### House prices model

In this exercise, you'll work on your house prices model. To complete this assignment, submit a link to a Jupyter notebook containing your solutions to the following tasks:

- Load the houseprices data from Thinkful's database.
- Run your house prices model again and assess the goodness of fit of your model using F-test, R-squared, adjusted R-squared, AIC and BIC.
- Do you think your model is satisfactory? If so, why?
- In order to improve the goodness of fit of your model, try different model specifications by adding or removing some variables.
- For each model you try, get the goodness of fit metrics and compare your models with each other.

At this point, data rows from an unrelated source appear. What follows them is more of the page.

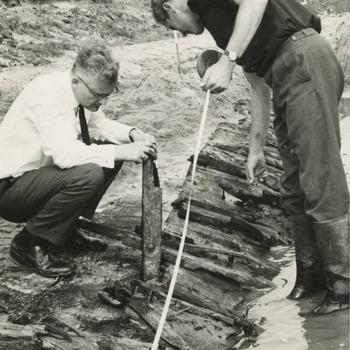 De opgraving van een Romeins schip te Kapel-Avezaath. Links op de foto professor Bogaers uit Nijmegen van de vakgroep Provinciaal Romeinse Archeologie, overleden in 1996. Hij is opgevolgd door Jan Kees Haalebos, overleden in 2001
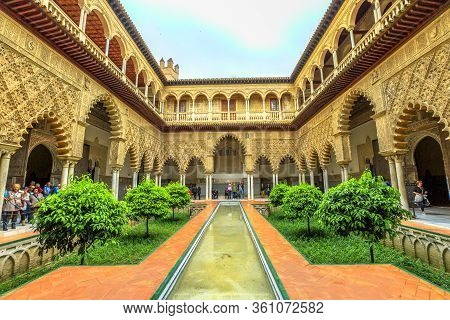 Seville, Andalusia, Spain - April 19, 2016: Patio De Las Doncellas In Royal Alcazars Of Seville Or R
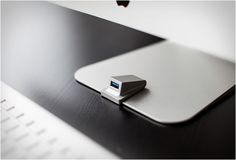 iMacompanion is made out of sand blasted aluminum, and won´t compromise the beautiful, clutter free design of the iMac. It connects to a rear USB port via a paper thin cable under the iMac foot, giving you access to a handy front USB port for day to day uses.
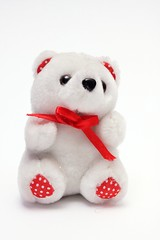 White fluffy teddy bear with red bow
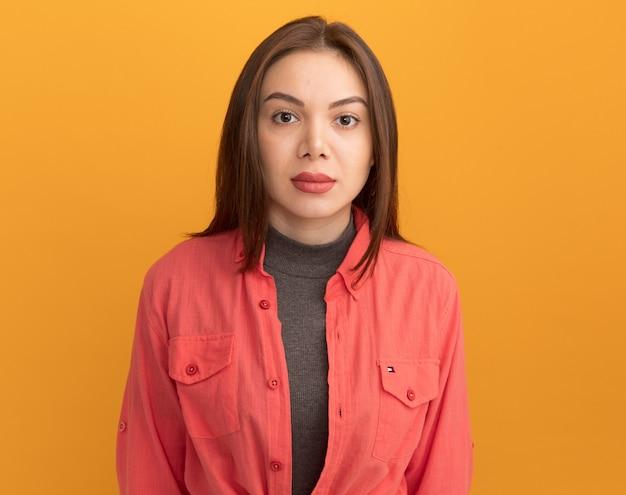 Młoda ładna kobieta odizolowana na pomarańczowej ścianie z miejscem na kopię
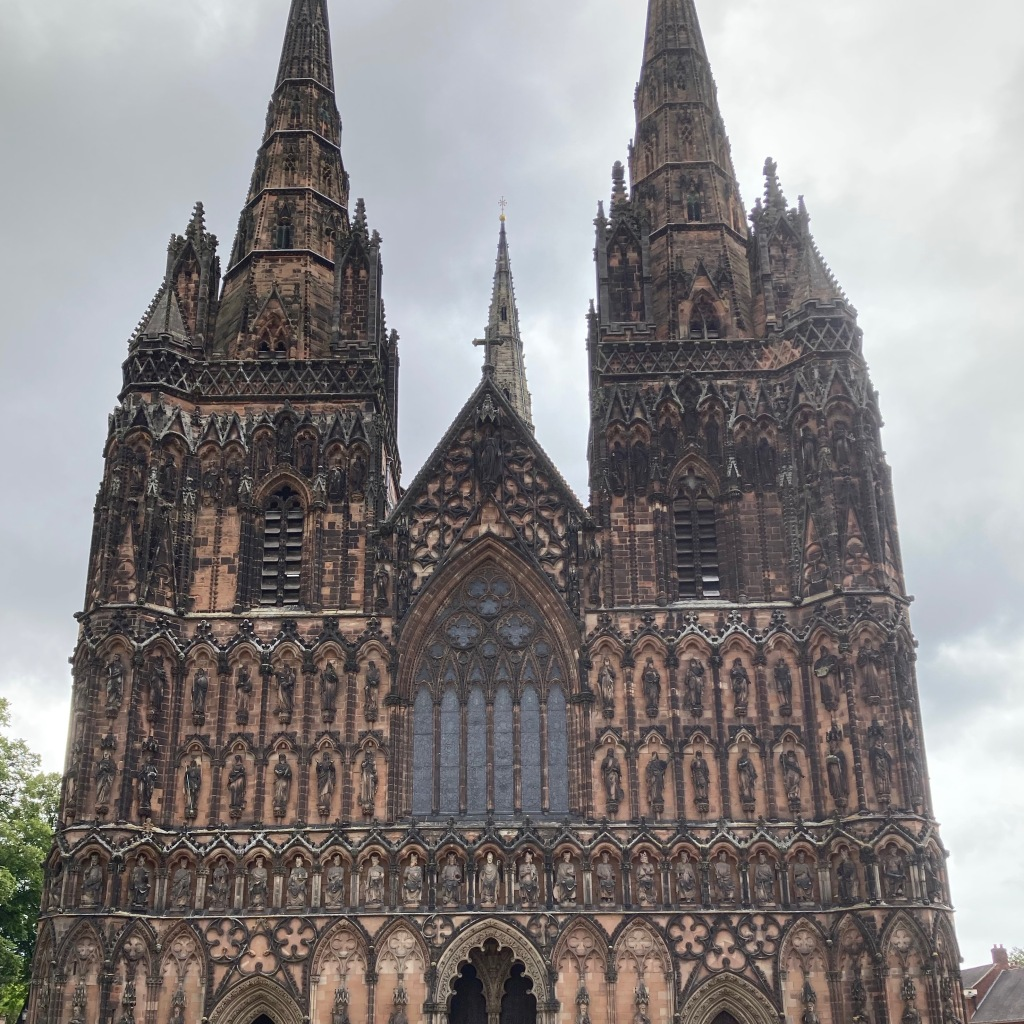The frontage of Lichfield Cathedral with a cloudy grey sky behind. The building is covered in sculptures of kings, queens, angles and saints with lots of geometric details.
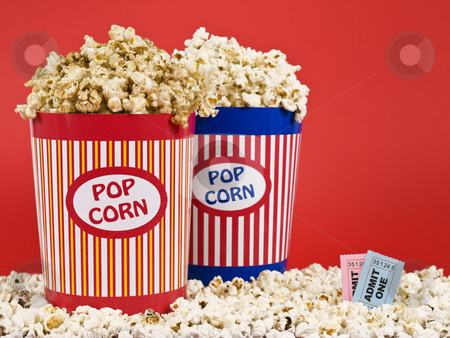 Two popcorn buckets stock photo, Two popcorn buckets over a red background. by Ignacio Gonzalez Prado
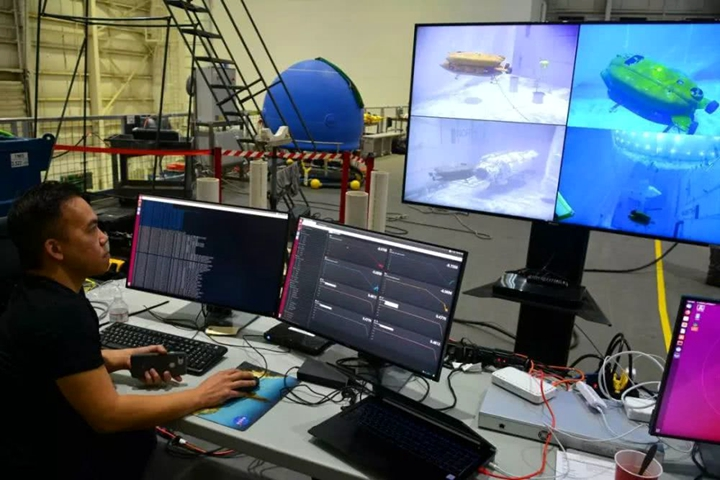 攝影:Evan Ackerman。圖:(上)HMI的工程師在檢查Aquanaut的�部(主要的感應器都裝在�部),為下水做準備。(下)傳統的無人水下航行器需要技術人員控制它的傳感和運算系統,以完成自動操作,它可以在技術人員的監督下執行任務而不需要人的直接控制。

Which model is the best and why?

In [34]:
# Load the houseprices data from Thinkful's database.
import numpy as np
import pandas as pd
import matplotlib.pyplot as plt
import statsmodels.api as sm
from sklearn import linear_model
from sqlalchemy import create_engine

import warnings
warnings.filterwarnings('ignore')

postgres_user = 'dsbc_student'  
postgres_pw = '7*.8G9QH21'  
postgres_host = '142.93.121.174'  
postgres_port = '5432'  
postgres_db = 'houseprices'

engine = create_engine('postgresql://{}:{}@{}:{}/{}'.format(
    postgres_user, postgres_pw, postgres_host, postgres_port, postgres_db))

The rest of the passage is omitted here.